One view held in 1953 was that of Winston Churchill, who believed that such a fundamental turning point in Soviet history could create a unique opportunity for the West. He therefore urged Eisenhower to agree to an early summit meeting with the new Soviet leadership under Georgi Malenkov, who within a few brief months advanced twin heresies. He raised the priority given to the consumer in Soviet society and he stated that nuclear war would ''probably'' mean the end of civilization. (It took the Soviet Union until the end of the Brezhnev period of 25-plus years to recognize the wisdom of these twin heresies.)
Under Malenkov, the Soviets undertook a number of accommodating decisions: They accepted Dag Hammarskjold as UN Secretary General; they urged more rapid progress in the Korean War negotiations, which succeeded a few months later; they negotiated the Austrian peace treaty; they renounced territorial claims on Turkey; and they established diplomatic relations with Greece, Israel, and Yugoslavia.
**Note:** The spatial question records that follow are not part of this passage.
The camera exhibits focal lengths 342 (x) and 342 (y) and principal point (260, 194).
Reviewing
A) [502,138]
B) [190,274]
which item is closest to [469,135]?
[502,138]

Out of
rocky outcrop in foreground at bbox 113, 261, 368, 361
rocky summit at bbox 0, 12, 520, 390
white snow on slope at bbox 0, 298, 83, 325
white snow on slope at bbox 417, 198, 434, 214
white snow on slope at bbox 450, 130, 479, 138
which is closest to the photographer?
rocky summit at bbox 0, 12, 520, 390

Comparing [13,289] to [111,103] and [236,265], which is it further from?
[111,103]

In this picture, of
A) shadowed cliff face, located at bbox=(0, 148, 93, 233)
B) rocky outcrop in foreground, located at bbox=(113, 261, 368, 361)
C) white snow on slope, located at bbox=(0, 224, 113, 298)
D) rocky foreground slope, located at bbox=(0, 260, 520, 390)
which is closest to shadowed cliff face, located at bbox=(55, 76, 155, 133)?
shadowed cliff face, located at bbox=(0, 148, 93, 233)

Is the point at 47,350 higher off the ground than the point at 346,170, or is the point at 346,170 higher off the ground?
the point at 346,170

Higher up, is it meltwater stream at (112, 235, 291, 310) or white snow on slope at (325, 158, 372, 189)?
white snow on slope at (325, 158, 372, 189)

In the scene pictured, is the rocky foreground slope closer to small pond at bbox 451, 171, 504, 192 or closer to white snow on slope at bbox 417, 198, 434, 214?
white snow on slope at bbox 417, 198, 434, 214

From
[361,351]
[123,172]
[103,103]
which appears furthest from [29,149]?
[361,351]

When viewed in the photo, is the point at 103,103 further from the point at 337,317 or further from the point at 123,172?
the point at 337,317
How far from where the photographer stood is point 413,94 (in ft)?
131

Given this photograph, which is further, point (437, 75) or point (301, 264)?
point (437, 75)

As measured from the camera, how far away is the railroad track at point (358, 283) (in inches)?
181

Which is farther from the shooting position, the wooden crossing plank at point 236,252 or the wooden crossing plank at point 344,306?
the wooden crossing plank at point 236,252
But they also maintained their cruel grip on Eastern Europe and continued to be caught in a paranoid view of the world. Secretary of State Dulles persuaded Eisenhower to resist Churchill's advice, and the summit meeting was delayed until 1955. By that time the more accommodative Malenkov had fallen from power. Replacing him were men determined to preserve the traditional priority accorded heavy industry and Soviet defense.
The second leadership change occurred with John F. Kennedy's assassination and Nikita Khrushchev's fall. That change was less traumatic since the code word for successors in both countries was continuity and stability.
The leadership change now in prospect seems more likely to resemble that of 1953 than that of 1963-64. Of course, historical parallels are never exact. The men who replace Brezhnev are unlikely to resemble Malenkov and no one on the American scene resembles Eisenhower. But there are similarities.
Each country is in the opening stages of a new arms race that as in the past will raise fear more than security. As then the international scene is also entering into an unusally dangerous period of superpower tension. Finally, as in the early '50s, both Eastern Europe and the third world are explosive.
In the current circumstances does a Churchillian effort to reach out to communicate make sense? The answer is yes if one understands that the goal of summit contact then and now cannot be the same.
In most of the postwar period the main goal of summits was to break bottlenecks that lower ranking officials could not crack. But the level of understanding is now so low, and the respective stakes are now so high, that no breakthrough at any level is likely. A summit meeting based on the expectation of a breakthrough would simply fail. The purpose of summits now is not to seize major historical opportunities as in 1953 but to chip away at progressively dangerous and otherwise rising levels of suspicion.
For that to happen, however, not one summit is needed but regular summits. Regularity could preserve the educational advantages of encounters at the highest levels yet could lower public expectations of a policy breakthrough developing from any single meeting.
A few years ago the Soviet Union advanced a proposal for a single meeting of the UN Security Council at the head-of-government level. Perhaps a better approach would be an understanding that the top leaders of the two superpowers would accept the responsibility that once a year each would address the UN General Assembly or the Security Council with a state-of-the-world message. Then - as now happens without too much fanfare for the Soviet foreign minister and the US secretary of state - the two heads of government could meet informally without excessive expectations but over time with valuable effect.
Nearly 30 years ago with Stalin's death Western determination to keep the diplomatic doors closed lost the West an historic opportunity. This time around, with Brezhnev's departure and yet another change in the US likely, let us try to be sure that diplomatic doors remain open.